A 2048 agent with N-Tuple Network trained using Backward Temporal Coherence Learning.
1 ply search is the trained model without any tree search algorithm
3 ply is depth 2 expectimax search with the trained model for evaluation function
Depth | Games | Score | % 32768 | % 16384 | % 8192 |
---|---|---|---|---|---|
1 ply | 100000 | 201381 | 3.62 | 37.14 | 73.86 |
3 ply | 1000 | 419479 | 35.7 | 80.2 | 95.5 |
You can achieve similar results with:
# Build the program with the 4x6 tuple network
make STRUCTURE=nw4x6
# Train the network with 1000000 episodes, α = 1.0, λ = 0.5, TC and restart strategy
./2048 train -e 1000 -a 1.0 -l 0.5 -c -o -r
# Run the agent for 10000 games with no search
./2048 agent -e 10000
# Run the agent for 300 games with 3 ply search
./2048 agent -e 300 -d 2
Structure | Size | Max tile | Speed (1 thread) | Speed (8 threads) | Speed (3 ply, 8 threads) |
---|---|---|---|---|---|
nw5x4 | 1.25MB | 8192 | 5901430 moves/s | 20643753 moves/s | 40542 moves/s |
nw4x5 | 16MB | 16384 | 5560291 moves/s | 18563599 moves/s | 50428 moves/s |
nw6x5 | 24MB | 16384 | 3905823 moves/s | 12509119 moves/s | 37908 moves/s |
nw4x6 | 256MB | 32768 | 2553369 moves/s | 8381214 moves/s | 40051 moves/s |
nw8x6 | 512MB | 32768 | 1525958 moves/s | 4279976 moves/s | 19764 moves/s |
- Backward TD(λ) learning.
- N-Tuple Network with configurable structure.

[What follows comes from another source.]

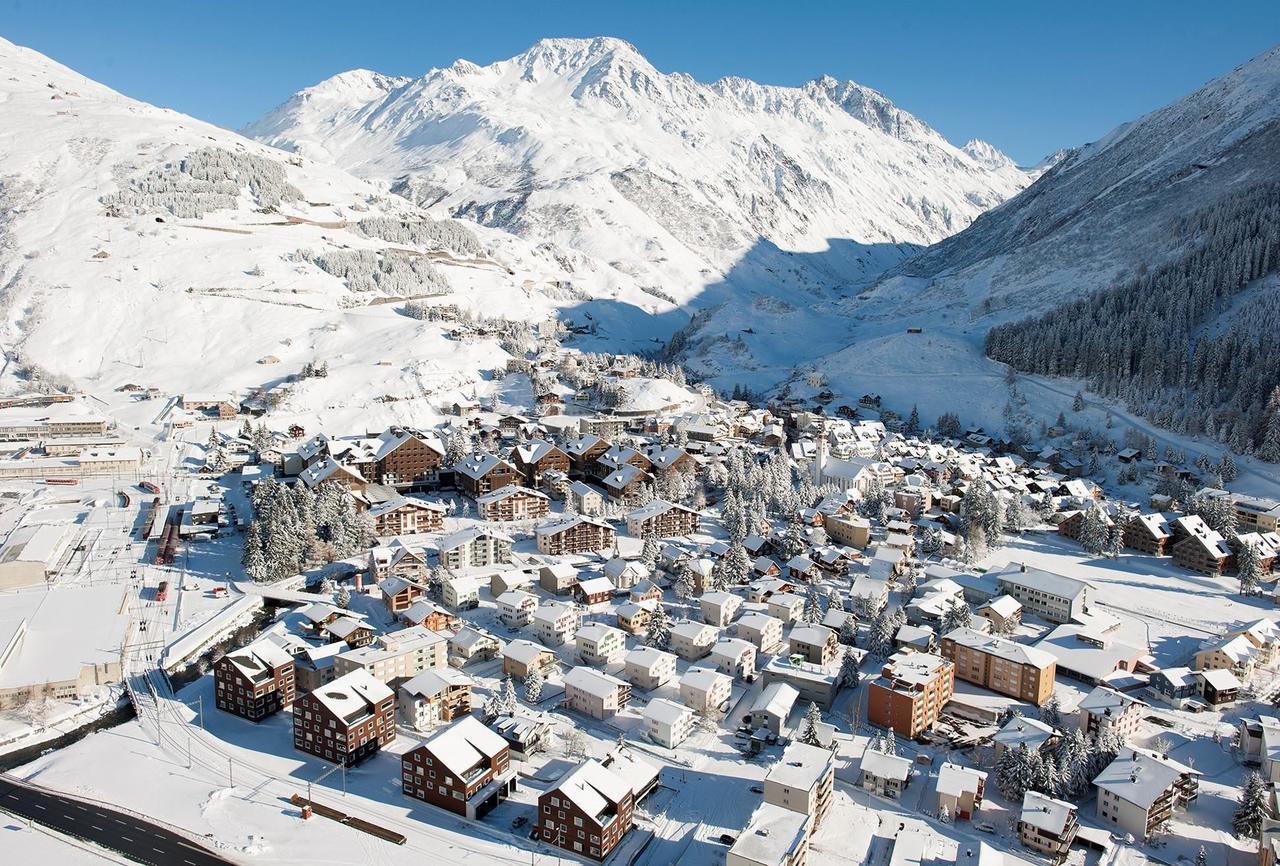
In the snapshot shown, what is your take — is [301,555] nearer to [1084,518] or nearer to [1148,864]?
[1148,864]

- Optional temporal coherence learning and restart strategy.
- Expectimax search with configurable depth.
- Webview based GUI application.
- Multi-threaded training and evaluation.
To achieve high speed and fast learning, both the agent and training code are heavily optimized:
- 64-bit bitboard representation.
- Table lookup for movement and reward.
- Transposistion table with Zobrist Hash.
- Bit optimizations.
- Efficient N-Tuple Network implementation with static structure.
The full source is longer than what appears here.